3. Get Tavily Search API Key. Sign up at Tavily to obtain an API key. The free tier (Researcher Plan) allows up to 1000 queries per month.
4. Export the API Key: Set the environment variable for the Tavily API key:

   export TAVILY_API_KEY=your_tavily_api_key
   

5. Create the Agent. Use the Google ADK to create an agent that utilizes the Qwen3-1.7B model and Tavily Search.

The five steps above are all we need to do to set up the agent. In the following sections, we first need to understand the core concepts of Google ADK, and then we will create the agent using the Google ADK. Before we proceed, make sure you have an Integrated Development Environment (IDE) like Visual Studio Code or PyCharm and Python 3.10 or later installed on your computer for the actual coding part.

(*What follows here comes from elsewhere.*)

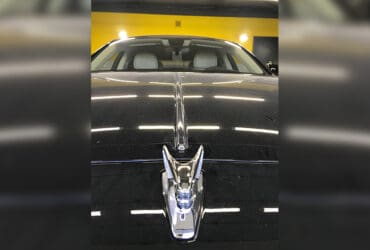 приемка Bentley Flying Spur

Core Concepts of Google ADK

• Models. The underlying LLMs or SLMs that powers agents, enabling their reasoning, decision-making, and interaction capabilities.
• Agent. The fundamental worker unit designed for specific tasks. Agents can use language models for complex reasoning or act as deterministic controllers of the execution.
• Tool. Extends the capabilities of agents beyond conversation, allowing them to interact with external APIs, search information, run code, or call other services.
• Session. Represents the context of a single conversation, including its history and the agent’s working memory (e.g., previous interactions injected into the context window).
• Memory. Allows agents to recall information across about a user across multiple sessions, providing long-term context.
• Event. Represents occurrences within a session (e.g., user messages, tool calls, or system events), forming the conversation history.
• Runner. Manages the execution flow, orchestrates agent interactions based on events, and coordinates with backend services.

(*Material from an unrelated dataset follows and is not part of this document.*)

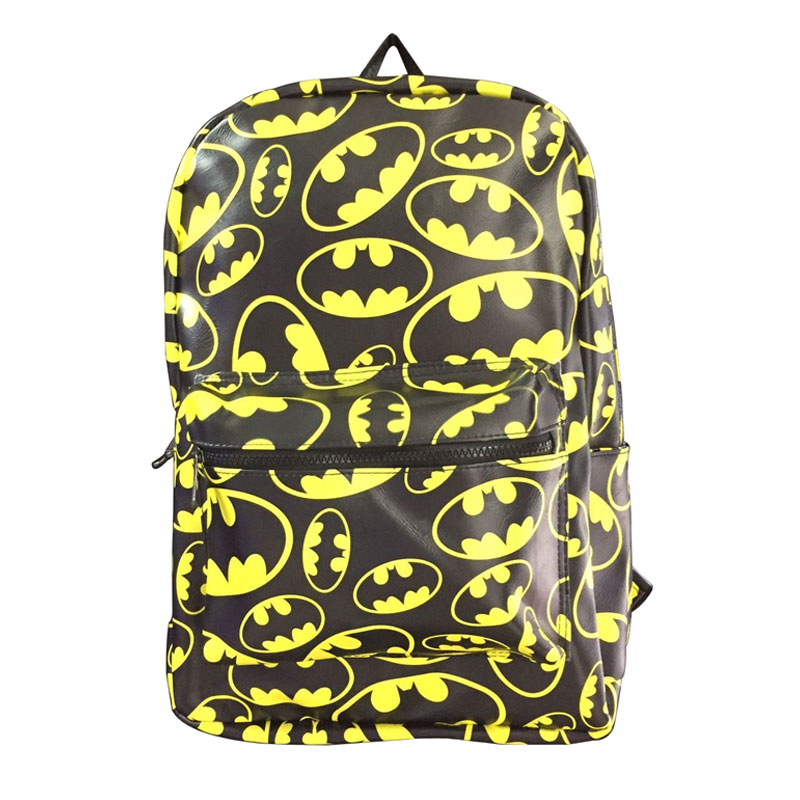 New Designs Batman Bakcpack for Students Teenager Men Women Casual Leather School Bag with Computer Interlayer mochila Backpacks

Some concepts that are out of scope of this writing but are worth mentioning:

• Callbacks. Custom code snippets that run at specific points in the agent’s process, enabling checks, logging, or behavior modifications.
• Artifacts. Extend the capabilities of agents by allowing them to save, load, and manage files or binary data associated with a session or user.
• Planning. Agents can break down complex goals into smaller steps and plan how to achieve them.
• Code Execution. Allows agents to run code snippets, enabling dynamic behavior and calculations.

Creating the Agent

Now that we understand the core concepts of Google ADK, we can proceed to create our agent. Ensure that we can install the Google ADK by running the following command in your terminal:

pip install google-adk

Use a virtual environment to avoid conflicts with other Python packages. You can create a virtual environment using python -m venv venv and activate it with source venv/bin/activate on Linux or venv\Scripts\activate on Windows.

Other libraries we need to install are the following:

pip install litellm langchain-tavily colorama

Directory Structure

Create a directory for your project, e.g., tavily_search_ollama_agent, and use the following directory structure:

tavily_search_ollama_agent/
├── async_session.py
└── ollama_agent
    ├── __init__.py
    ├── agent.py
    └── tavily.api.env # If you have not set the TAVILY_API_KEY environment variable, you can create this file with the content `TAVILY_API_KEY=your_tavily_api_key`

Implementing the Tavily Search Tool

In the agent.py file, we will implement the Tavily Search tool.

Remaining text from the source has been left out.